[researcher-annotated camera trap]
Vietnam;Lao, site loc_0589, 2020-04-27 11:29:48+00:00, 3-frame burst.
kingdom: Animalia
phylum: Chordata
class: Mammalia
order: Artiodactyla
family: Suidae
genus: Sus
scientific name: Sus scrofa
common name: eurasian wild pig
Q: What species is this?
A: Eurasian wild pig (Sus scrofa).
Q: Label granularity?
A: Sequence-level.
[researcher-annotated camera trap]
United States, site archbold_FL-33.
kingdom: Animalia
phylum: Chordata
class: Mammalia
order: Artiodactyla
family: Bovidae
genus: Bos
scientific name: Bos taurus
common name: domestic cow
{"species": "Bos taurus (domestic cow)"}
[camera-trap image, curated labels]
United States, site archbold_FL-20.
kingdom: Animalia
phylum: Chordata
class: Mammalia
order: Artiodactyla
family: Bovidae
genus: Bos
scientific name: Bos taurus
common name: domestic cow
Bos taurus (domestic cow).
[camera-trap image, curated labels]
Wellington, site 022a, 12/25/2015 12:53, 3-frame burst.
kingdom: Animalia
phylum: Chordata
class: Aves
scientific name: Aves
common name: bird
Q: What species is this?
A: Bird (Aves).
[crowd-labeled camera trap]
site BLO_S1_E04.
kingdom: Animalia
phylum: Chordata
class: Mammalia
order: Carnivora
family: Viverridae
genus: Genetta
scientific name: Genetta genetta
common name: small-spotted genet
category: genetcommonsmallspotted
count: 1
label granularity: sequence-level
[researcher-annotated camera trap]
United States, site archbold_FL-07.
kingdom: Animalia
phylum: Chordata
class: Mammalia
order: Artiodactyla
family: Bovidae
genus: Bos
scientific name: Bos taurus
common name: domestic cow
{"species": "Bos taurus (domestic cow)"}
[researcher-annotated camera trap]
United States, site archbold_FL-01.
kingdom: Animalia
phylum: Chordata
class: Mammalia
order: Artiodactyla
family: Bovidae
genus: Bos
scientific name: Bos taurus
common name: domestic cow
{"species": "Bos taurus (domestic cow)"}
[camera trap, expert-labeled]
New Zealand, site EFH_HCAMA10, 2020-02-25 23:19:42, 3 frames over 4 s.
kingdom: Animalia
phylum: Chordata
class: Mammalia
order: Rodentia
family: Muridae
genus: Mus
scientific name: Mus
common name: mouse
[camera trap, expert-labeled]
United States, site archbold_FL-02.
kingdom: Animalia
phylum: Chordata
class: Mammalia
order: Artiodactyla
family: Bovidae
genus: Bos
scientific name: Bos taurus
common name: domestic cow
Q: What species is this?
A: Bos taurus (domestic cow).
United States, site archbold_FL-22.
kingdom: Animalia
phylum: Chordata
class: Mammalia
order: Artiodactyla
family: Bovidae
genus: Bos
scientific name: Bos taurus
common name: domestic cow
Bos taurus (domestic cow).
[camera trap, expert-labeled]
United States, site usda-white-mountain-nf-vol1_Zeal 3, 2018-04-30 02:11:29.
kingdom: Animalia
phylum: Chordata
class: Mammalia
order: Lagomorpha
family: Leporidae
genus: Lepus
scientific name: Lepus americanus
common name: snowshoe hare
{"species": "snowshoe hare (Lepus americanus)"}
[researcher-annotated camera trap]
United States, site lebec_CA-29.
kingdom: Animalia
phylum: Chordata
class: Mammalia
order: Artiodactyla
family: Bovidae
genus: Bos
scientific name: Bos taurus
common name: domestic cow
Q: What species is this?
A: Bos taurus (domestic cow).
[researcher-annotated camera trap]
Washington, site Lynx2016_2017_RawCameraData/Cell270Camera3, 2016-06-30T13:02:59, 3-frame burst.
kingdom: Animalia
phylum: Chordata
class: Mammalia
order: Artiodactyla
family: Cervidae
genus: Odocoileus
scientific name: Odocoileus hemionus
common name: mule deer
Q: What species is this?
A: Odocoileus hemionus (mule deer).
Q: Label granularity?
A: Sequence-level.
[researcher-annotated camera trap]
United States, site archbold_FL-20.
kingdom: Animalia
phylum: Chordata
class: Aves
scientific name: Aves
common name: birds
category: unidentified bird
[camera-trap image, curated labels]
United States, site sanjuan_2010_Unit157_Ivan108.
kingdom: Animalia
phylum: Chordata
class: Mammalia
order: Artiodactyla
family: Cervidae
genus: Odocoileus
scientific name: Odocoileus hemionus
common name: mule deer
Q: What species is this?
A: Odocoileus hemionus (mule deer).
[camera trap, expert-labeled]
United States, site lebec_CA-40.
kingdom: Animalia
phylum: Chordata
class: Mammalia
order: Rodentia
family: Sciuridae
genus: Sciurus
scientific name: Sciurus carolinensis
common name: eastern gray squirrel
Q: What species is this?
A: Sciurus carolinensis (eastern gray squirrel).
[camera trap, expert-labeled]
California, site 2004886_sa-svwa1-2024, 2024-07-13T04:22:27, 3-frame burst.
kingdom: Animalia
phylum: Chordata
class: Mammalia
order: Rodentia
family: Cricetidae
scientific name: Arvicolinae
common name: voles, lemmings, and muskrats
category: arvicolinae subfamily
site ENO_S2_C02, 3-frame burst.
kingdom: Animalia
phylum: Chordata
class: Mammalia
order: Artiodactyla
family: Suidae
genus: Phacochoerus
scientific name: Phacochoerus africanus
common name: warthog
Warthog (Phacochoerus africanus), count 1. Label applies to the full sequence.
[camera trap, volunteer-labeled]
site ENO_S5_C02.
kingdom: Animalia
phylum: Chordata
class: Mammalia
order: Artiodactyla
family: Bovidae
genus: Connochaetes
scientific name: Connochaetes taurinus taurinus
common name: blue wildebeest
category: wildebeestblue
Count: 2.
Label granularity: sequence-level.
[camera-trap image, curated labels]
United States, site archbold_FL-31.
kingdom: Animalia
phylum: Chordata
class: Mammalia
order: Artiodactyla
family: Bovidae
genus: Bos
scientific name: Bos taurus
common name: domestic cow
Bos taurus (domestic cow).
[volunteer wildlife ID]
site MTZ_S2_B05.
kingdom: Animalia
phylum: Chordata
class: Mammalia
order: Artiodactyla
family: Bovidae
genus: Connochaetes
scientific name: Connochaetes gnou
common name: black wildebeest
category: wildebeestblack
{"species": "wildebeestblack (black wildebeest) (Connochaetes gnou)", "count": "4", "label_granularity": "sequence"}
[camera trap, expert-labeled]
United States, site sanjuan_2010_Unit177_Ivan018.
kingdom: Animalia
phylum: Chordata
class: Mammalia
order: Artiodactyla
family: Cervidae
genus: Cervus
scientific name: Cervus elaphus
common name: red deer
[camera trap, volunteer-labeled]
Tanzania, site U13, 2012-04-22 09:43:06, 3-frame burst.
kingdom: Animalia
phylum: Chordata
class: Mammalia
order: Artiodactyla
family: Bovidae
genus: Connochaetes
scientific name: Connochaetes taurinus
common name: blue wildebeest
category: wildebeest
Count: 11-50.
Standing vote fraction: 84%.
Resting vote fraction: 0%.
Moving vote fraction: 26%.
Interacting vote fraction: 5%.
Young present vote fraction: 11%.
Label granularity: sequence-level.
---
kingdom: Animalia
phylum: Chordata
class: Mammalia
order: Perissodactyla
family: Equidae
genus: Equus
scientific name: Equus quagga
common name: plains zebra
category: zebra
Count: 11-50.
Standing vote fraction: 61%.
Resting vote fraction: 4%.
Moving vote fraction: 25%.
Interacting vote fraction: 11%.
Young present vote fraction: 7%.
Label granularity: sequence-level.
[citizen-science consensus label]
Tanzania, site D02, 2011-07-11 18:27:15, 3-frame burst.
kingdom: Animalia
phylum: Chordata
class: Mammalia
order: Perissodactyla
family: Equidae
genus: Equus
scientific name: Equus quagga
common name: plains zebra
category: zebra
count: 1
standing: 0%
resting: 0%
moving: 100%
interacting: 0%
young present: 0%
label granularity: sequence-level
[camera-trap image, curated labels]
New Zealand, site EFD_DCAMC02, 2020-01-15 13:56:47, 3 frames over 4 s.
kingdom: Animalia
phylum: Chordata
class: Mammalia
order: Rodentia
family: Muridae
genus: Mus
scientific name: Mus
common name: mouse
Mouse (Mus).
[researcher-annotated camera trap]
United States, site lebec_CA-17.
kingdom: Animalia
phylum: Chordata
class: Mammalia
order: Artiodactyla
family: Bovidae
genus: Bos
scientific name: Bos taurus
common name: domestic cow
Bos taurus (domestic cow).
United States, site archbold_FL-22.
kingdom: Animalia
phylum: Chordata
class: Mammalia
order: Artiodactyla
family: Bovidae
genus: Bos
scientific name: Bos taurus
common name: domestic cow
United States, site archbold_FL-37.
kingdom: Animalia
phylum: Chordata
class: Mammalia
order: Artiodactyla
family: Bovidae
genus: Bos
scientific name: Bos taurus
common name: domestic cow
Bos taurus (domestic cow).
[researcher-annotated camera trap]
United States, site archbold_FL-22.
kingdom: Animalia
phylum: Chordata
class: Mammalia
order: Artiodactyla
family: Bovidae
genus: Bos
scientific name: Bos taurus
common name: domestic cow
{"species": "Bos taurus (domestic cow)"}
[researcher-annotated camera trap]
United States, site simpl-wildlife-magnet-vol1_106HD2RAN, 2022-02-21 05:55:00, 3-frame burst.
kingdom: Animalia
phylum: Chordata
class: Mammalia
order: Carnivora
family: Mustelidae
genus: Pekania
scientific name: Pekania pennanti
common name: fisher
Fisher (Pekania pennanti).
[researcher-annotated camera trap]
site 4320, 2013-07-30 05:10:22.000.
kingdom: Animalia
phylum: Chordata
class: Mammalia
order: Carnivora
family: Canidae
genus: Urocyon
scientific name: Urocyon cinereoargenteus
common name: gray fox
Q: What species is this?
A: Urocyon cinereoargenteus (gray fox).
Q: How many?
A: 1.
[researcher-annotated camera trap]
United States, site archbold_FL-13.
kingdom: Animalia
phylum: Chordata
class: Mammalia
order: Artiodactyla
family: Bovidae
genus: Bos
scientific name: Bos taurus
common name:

========================================================================

* **Work instructions**
Your answer should consist of the lines from the listing that hold the word "Connochaetes".

* **Problem solution**
genus: Connochaetes
scientific name: Connochaetes taurinus taurinus
genus: Connochaetes
scientific name: Connochaetes gnou
{"species": "wildebeestblack (black wildebeest) (Connochaetes gnou)", "count": "4", "label_granularity": "sequence"}
genus: Connochaetes
scientific name: Connochaetes taurinus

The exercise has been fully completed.